Economists have been warning that recent improvements in labor markets could stall amid rising Covid-19 cases and the fallout from the pain inflicted by the pandemic, which has led to tens of thousands of layoffs by corporations, including airlines, as well as shutdowns of smaller businesses unable to survive any longer.
But the improvement was more than four times the decline analysts projected, though it occurred during the week of the fraught US presidential elections marked by the days-long vote counts.
Nancy Vanden Houten of Oxford Economics warned that the "positive trend continues to be partly offset by the rise in the number of unemployed individuals who have exhausted those benefits, evidence of more long-lasting labor market scarring."
The data still paint a fairly grim picture of the jobs outlook, as the weekly total was more than three times higher than the same week of 2019.
There were still nearly 300,000 people receiving benefits last week under the special program offered during the pandemic to workers who otherwise would not qualify for help.
Through October 24, more than 21 million people were still receiving some form of unemployment benefit, and many of those are special programs that are set to expire.
"This risk going forward is from spiking Covid-19 outbreaks that could result in business closures," said Rubeela Farooqi of High Frequency Economics, noting that "the labor market remains under stress and is far away from a complete recovery."

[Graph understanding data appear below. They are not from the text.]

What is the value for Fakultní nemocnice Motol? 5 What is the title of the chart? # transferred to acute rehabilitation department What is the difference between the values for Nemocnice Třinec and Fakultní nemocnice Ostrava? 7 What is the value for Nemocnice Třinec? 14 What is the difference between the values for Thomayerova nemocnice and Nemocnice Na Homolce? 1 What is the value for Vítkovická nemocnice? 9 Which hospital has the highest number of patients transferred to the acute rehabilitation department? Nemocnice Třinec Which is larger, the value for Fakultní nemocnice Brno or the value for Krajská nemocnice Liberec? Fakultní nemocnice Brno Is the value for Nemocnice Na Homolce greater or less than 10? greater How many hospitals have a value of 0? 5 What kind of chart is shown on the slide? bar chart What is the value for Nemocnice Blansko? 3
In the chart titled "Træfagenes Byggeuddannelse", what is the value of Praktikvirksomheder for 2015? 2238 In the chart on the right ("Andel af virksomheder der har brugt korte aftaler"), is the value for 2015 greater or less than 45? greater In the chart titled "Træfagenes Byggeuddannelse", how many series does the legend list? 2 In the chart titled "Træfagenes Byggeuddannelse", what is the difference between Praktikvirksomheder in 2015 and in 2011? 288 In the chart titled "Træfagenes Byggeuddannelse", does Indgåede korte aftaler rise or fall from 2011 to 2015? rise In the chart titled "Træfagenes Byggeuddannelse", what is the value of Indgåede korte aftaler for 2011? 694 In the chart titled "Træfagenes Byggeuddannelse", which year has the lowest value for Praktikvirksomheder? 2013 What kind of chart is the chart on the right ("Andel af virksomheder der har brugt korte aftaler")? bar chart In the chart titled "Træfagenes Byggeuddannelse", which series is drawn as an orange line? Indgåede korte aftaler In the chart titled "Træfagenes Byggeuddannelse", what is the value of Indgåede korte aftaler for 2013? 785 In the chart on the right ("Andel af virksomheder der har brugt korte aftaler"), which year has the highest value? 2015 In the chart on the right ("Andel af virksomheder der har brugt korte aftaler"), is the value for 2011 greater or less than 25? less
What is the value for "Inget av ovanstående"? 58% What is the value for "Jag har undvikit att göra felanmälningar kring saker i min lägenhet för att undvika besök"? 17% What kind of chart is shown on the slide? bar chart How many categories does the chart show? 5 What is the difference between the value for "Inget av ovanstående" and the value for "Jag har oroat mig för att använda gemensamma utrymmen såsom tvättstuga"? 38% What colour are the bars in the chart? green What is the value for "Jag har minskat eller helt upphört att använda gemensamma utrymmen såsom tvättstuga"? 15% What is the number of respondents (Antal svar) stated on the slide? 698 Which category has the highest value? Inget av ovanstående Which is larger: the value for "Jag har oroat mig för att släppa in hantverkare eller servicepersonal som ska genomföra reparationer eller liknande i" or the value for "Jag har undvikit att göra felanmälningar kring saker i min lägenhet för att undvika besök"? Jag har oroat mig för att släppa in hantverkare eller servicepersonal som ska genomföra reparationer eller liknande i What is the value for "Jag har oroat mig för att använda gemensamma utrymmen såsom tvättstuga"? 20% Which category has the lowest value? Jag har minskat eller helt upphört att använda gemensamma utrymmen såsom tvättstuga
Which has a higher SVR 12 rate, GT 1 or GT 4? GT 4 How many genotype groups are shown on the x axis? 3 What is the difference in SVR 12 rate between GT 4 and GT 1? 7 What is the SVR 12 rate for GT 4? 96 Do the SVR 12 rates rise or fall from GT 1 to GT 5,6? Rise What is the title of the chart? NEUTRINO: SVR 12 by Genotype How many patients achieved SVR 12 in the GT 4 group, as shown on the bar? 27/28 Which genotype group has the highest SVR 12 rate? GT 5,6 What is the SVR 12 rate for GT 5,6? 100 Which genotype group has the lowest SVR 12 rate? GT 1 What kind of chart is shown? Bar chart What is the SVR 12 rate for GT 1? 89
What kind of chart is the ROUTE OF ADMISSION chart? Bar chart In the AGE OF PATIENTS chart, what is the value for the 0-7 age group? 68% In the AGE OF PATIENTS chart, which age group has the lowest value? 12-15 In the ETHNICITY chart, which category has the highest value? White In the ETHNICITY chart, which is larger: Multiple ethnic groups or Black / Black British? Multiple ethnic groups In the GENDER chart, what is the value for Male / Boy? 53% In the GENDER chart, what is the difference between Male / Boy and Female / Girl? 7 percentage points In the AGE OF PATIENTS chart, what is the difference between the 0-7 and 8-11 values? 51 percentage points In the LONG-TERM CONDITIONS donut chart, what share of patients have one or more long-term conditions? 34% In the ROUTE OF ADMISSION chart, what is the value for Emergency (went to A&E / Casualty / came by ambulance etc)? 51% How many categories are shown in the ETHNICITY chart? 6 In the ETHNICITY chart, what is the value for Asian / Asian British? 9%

In a separate report, the Labor Department showed inflation remains largely absent in the US economy, with the consumer price index (CPI) unchanged in October compared to September, and up just 1.2 percent over the last 12 months, a decline from the prior month.
Food prices rose 0.2 percent, while energy edged up 0.1 percent, as gasoline dropped 0.5 percent but electricity jumped 1.2 percent, according to the report.